If your case is resolved at the claim stage, i.e., before a lawsuit is filed, it is usually resolved within 2 years after the incident occurred. Once a lawsuit is filed, it usually takes 12 to 18 months either to settle the case or go to trial. This length of time, while long, is not unusual as the courts will almost never set a trial date less than a year from the date a case is filed to allow the parties to the lawsuit to develop their cases.
7. How much involvement will I have in the case?
If your case is settled at the claim stage, your involvement will likely consist of providing information to your attorney and involvement in the settlement negotiation process. If a lawsuit is filed, it is likely that you will be involved in the following tasks: responding to written discovery requests, giving deposition testimony, attending a defense medical evaluation and participating in a mediation and/or arbitration. We will prepare you for each step. If the case does not settle at either of these proceedings, you will need to be available to testify at trial.
8. Will my case go to trial?
Most filed lawsuits are resolved prior to trial. Most courts now require that the parties participate in some form of Alternative Dispute Resolution ("ADR") such as mediation or arbitration in an attempt to informally resolve the case prior to trial. This process helps parties to resolve disputes prior to expending significant time and money on a trial. However, some cases will not be resolved through the ADR process and must be decided by a jury or a judge.
9. What are the components of a viable plaintiff's case?
A plaintiff must first prove liability, or fault, against a defendant. That defendant must breach a duty owed to the plaintiff and this breach must be a cause of the accident or issue in question. Next, a plaintiff must show damages from the liability of defendant such as personal injuries where medical bills are incurred for medical treatment and wage loss. Lastly, the defendant must have money to fund a settlement or judgment, such as insurance or collectible assets.
10. What written information should I bring on my first meeting with the attorney?

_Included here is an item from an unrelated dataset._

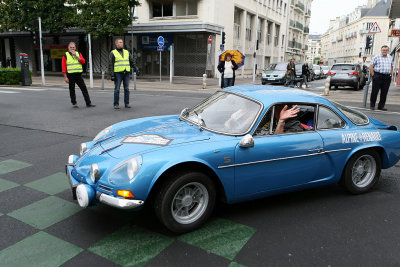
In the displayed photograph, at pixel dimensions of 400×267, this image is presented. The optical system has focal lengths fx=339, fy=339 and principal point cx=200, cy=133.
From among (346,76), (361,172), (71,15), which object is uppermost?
(71,15)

It is best to provide the attorney with whom you have the initial consultation with as much information and as many relevant documents as possible. In the case of a personal injury matter, this information would include: the police report, accident report, photos, medical records and billings, witness statements, witness contact information, medical insurance information, correspondence with any insurance carrier, wage loss information, notes/chronology of all events from time of accident until the date of the meeting, and any other documents in your possession that may relate to the accident, your injuries and your damages. Tell the attorney what information you have and ask what you should bring to prepare for the meeting.